WHAT IS EXPECTED. Reproduce the listing below word for word, with every line in its original order.

SUPPLIED INFORMATION.
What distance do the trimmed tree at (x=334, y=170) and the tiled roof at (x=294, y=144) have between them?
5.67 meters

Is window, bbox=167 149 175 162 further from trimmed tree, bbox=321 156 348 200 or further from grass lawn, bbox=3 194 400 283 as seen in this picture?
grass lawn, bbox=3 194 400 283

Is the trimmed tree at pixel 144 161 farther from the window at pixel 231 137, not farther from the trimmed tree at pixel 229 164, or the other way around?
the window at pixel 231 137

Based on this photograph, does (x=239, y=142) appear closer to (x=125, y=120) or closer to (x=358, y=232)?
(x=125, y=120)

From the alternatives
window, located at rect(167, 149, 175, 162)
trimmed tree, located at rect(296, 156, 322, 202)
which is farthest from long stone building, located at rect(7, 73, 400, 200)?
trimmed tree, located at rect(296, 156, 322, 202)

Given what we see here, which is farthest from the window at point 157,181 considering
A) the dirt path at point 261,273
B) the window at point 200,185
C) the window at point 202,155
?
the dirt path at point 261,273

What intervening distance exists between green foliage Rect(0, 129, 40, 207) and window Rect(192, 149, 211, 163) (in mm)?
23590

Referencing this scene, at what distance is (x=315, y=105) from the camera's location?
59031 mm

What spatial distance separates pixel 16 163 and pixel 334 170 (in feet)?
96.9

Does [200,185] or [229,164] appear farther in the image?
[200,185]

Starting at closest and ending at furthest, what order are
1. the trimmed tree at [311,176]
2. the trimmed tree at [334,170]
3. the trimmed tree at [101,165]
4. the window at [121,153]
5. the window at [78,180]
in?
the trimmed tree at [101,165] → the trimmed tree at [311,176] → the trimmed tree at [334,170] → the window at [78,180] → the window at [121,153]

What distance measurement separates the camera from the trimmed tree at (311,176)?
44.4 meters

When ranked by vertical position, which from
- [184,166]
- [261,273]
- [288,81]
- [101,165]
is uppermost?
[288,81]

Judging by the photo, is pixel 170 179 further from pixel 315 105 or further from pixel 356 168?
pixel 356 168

REPLY.
What distance do the trimmed tree at (x=334, y=170) and the tiled roof at (x=294, y=144) have between them?
5.67 meters

Is window, bbox=167 149 175 162 further from trimmed tree, bbox=321 156 348 200 or further from grass lawn, bbox=3 194 400 283 as seen in this picture?
grass lawn, bbox=3 194 400 283

Is the trimmed tree at pixel 144 161 farther from the window at pixel 231 137, not farther from the trimmed tree at pixel 229 164, or the other way around?
the window at pixel 231 137

Based on this photograph, does (x=239, y=142) appear closer to (x=125, y=120) or closer to (x=358, y=232)?
(x=125, y=120)

From the alternatives
window, located at rect(167, 149, 175, 162)
trimmed tree, located at rect(296, 156, 322, 202)
which is farthest from long stone building, located at rect(7, 73, 400, 200)?
trimmed tree, located at rect(296, 156, 322, 202)

Given what we see here, which is farthest from the window at point 157,181 considering
A) the dirt path at point 261,273
B) the window at point 200,185
C) the window at point 202,155
?
the dirt path at point 261,273

What intervening distance exists between green foliage Rect(0, 129, 40, 207) and window Rect(192, 149, 211, 163) (in mm)?
23590

Referencing this scene, at what distance is (x=315, y=105) from the camera's location?
59031 mm

What spatial distance separates pixel 16 163 and pixel 334 170 (in feet)?
96.9

Does [200,185] or [229,164] appear farther in the image?
[200,185]

Starting at closest and ending at furthest, what order are
1. the trimmed tree at [311,176]
2. the trimmed tree at [334,170]
3. the trimmed tree at [101,165]
4. the window at [121,153]
5. the window at [78,180]
in?
the trimmed tree at [101,165] → the trimmed tree at [311,176] → the trimmed tree at [334,170] → the window at [78,180] → the window at [121,153]

What distance measurement separates the camera from the trimmed tree at (311,176)?
44.4 meters

When ranked by vertical position, which from
- [184,166]
- [261,273]
- [288,81]
- [101,165]
is uppermost?
[288,81]

Judging by the photo, is pixel 170 179 further from pixel 315 105 or further from pixel 356 168?
pixel 356 168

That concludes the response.